■ ACTION ITEM A: From the passage below about moving the chicken run, copy out word for word everything from "I am thankful" to "hand, I’ve learned.".
■ ACTION ITEM B: Using the chicken run passage below, decide whether each statement agrees with it: (i) The chicken run is seven feet tall. (ii) The chicken run was put back together the same night it was taken apart. (iii) The truck they rented was the largest one in the fleet. Answer yes or no for each, quoting the words of the passage that decide it.

■ PASSAGE SHOWN:
=== Begin Enclosure ===

I am thankful for the men in my life who carry multi-tools and pocket knives everywhere they go, because we had just moved everything out of this place. The last thing to go was this chicken run, and we didn’t have much in the way of resources where we were standing at the time. It’s always good to have a multi-tool on hand, I’ve learned.

We cut the chicken wire covering the run all the way down the length of it, disassembled all the locking metal pieces, and then inverted and sandwiched the two pieces together. Again, in the dark, and in the rain.

It sounds simple, this chicken run is seven feet tall, nine feet wide, and twenty feet long. It’s not heavy, but it is awkward and large. And at this point, we also had to contend with all the sharp metal of the chicken wire sticking out in every direction. We had rented the largest truck available to us – the largest truck in the fleet – and it didn’t feel like it would be enough. I just wanted to give up and go to sleep at that point. In fact, I wanted to give up on farm life before we’d even begun. The longer we were there, the weaker my resolve that this had been a good idea, at least on the inside. Maybe not as on the inside as my attitude conveyed, but I digress.

I’m blessed to have such wonderful people in my life, who go along with all my ideas, and my stubbornness, and my tears, because lesser men would have called it quits and told me to just buy another chicken run. My husband’s love and how he quietly stands beside in support is something for which I will always be grateful. I don’t know anyone else who would be willing to take this journey with me.

And we did eventually get that chicken run to the new house.

In the light of the next day, we put the chicken run back together, using zip ties and ingenuity, getting poked and stabbed by the chicken wire the whole time. Once something like chicken wire has been stretched tight to cover a certain set of dimensions, cutting it, and then trying to put it back together again is more of a challenge.

The chicken coop and run remind me of myself. I’ve often been, and felt, battered by the bumps of my journey, fallen, broken, ripped in two, stretched beyond what I thought I could bear, with sharp edges that hurt others. Grief is ugly.

I know I looked really ugly on this leg of the journey; I was in a state of grief. I didn’t fully understand it, and I had done my darndest to push it down and away from me – anything to push the feelings of rejection and abandonment as far from me as I possibly could. It does explain my attitude, even if it doesn’t excuse it.

It would take several more months and trials on the farm before I realized just what I was running from – and that I was utterly broken, holding myself together with zip ties and distractions. God had drawn me into this farm life not just to teach me how to milk a goat or make soap, or to drop buckets of rain on me during the move, but to free my soul from the bondage of a lifetime of emotional abuse handed down by an earthly father whom I thought loved me. But that revelation was months from now.

=== End Enclosure ===

[Saved entries]
=== Begin Enclosure ===

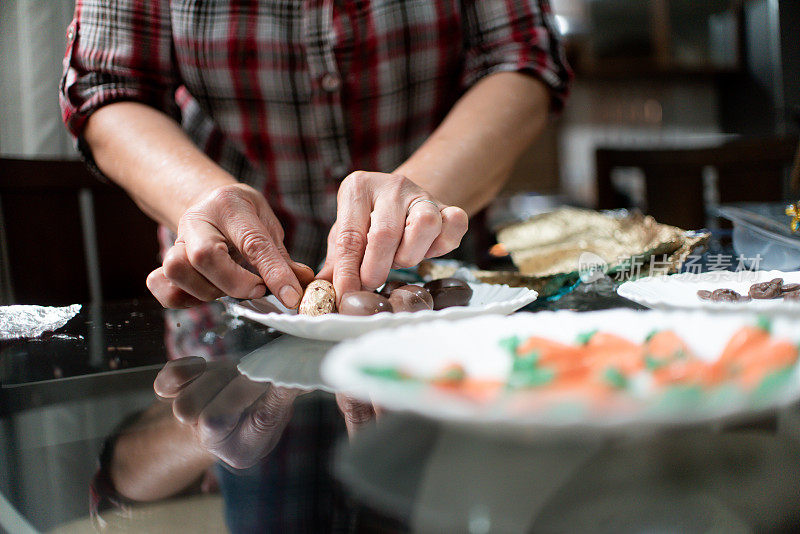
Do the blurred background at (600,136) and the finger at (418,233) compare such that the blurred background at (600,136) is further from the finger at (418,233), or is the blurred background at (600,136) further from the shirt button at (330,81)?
the finger at (418,233)

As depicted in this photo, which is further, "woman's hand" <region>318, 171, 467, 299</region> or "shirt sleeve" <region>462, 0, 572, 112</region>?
"shirt sleeve" <region>462, 0, 572, 112</region>

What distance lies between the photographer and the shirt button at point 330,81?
1068 millimetres

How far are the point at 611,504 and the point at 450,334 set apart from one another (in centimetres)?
13

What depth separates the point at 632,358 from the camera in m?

=== End Enclosure ===

■ TASK RESPONSE A:
I am thankful for the men in my life who carry multi-tools and pocket knives everywhere they go, because we had just moved everything out of this place. The last thing to go was this chicken run, and we didn’t have much in the way of resources where we were standing at the time. It’s always good to have a multi-tool on hand, I’ve learned.

■ TASK RESPONSE B:
(i) Yes: "this chicken run is seven feet tall, nine feet wide, and twenty feet long"
(ii) No: "In the light of the next day, we put the chicken run back together"
(iii) Yes: "We had rented the largest truck available to us – the largest truck in the fleet"